The Painting Company, Petitioner/cross-Respondent v. National Labor Relations Board, Respondent/cross-Petitioner

298 F.3d 492, 28 F. App'x 515, 2002 U.S. App. LEXIS 18686
CourtCourt of Appeals for the Sixth Circuit
DecidedFebruary 6, 2002
Docket00-1311, 00-1480
StatusPublished
Cited by20 cases

This text of 298 F.3d 492 (The Painting Company, Petitioner/cross-Respondent v. National Labor Relations Board, Respondent/cross-Petitioner) is published on Counsel Stack Legal Research, covering Court of Appeals for the Sixth Circuit primary law. Counsel Stack provides free access to over 12 million legal documents including statutes, case law, regulations, and constitutions.

Bluebook
The Painting Company, Petitioner/cross-Respondent v. National Labor Relations Board, Respondent/cross-Petitioner, 298 F.3d 492, 28 F. App'x 515, 2002 U.S. App. LEXIS 18686 (6th Cir. 2002).

Opinion

OPINION

COLE, Circuit Judge.

The Painting Company, a closely held Ohio corporation, appeals a March 23, 2000 *518 Decision and Order of the National Labor Relations Board (the “Board”) which found The Painting Company liable for engaging in several counts of anti-union activity in violation of Sections 8(a)(1) and 8(a)(3) of the National Labor Relations Act (the “NLRA” or the “Act,” which corresponds to Sections 158(a)(1) and (3) of Title 29 of the United States Code). Respondent cross-appeals, seeking enforcement of the Board’s decision. For the following reasons, this Court ENFORCES the decision of the Board.

I.

The Painting Company (“TPC”) is an interior painting contractor, wholly owned by three brothers who are also officers of the corporation: Jeff Asman (president); Terry Asman (vice president); and David Asman (vice president and secretary). On average, TPC employs thirty to forty painters, but that number is subject to significant fluctuation. Depending on the demand for interior painting, TPC may employ upwards of 50 or as few as 15 painters.
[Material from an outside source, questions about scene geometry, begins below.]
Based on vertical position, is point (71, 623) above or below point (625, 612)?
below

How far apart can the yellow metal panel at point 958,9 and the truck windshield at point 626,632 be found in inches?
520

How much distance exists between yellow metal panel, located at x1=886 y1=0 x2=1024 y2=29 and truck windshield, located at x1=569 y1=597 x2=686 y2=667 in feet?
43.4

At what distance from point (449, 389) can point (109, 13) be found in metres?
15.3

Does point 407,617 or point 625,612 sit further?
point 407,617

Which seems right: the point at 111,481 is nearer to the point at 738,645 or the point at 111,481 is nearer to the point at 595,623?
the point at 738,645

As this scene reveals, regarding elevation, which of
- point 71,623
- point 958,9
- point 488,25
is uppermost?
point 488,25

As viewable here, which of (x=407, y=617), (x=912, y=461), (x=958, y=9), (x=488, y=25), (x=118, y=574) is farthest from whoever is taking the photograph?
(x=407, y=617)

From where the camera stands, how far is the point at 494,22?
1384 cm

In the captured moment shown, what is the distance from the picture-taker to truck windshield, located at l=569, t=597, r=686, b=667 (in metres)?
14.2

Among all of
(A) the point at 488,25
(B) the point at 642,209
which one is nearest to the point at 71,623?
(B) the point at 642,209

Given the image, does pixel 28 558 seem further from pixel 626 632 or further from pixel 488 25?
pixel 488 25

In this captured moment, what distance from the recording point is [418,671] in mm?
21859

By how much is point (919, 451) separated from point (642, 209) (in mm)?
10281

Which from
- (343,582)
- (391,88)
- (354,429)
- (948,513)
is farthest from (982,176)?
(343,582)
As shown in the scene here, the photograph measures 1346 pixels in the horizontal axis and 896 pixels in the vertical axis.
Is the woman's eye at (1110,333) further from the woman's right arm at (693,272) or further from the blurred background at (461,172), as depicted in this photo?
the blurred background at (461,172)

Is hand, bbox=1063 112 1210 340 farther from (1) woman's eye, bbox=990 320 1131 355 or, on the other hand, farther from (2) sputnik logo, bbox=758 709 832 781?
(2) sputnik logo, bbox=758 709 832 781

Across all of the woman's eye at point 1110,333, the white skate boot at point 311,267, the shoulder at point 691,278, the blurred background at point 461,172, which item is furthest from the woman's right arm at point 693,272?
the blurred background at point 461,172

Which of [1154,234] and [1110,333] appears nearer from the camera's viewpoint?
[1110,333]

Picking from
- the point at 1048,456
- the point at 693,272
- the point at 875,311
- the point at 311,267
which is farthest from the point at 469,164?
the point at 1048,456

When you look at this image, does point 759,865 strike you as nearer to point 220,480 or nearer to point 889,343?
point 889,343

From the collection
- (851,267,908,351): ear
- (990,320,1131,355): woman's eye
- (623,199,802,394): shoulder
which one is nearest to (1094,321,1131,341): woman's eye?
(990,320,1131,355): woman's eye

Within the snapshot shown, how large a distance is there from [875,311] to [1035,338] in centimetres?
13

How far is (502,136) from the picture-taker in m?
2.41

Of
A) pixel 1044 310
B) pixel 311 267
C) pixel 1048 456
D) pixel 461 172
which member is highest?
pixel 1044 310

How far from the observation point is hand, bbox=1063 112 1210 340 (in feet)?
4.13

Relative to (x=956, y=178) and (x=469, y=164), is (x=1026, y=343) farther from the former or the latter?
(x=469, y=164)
TPC opposes the unionization of its workforce; but, nevertheless, it employs several painters who belong to unions. TPC’s workforce as a whole is not unionized and TPC is not a party to a collective bargaining agreement. On at least one occasion, Jeff Asman, president of TPC, publicly stated that TPC would cease to exist if its workforce unionized. Despite this position, TPC does not refrain from hiring union members. Sometimes, it even seeks to hire union painters or invites a union to provide painters. TPC is also aware that its non-union employees often work side by side with union employees and that the employees discuss the advantages of unionization.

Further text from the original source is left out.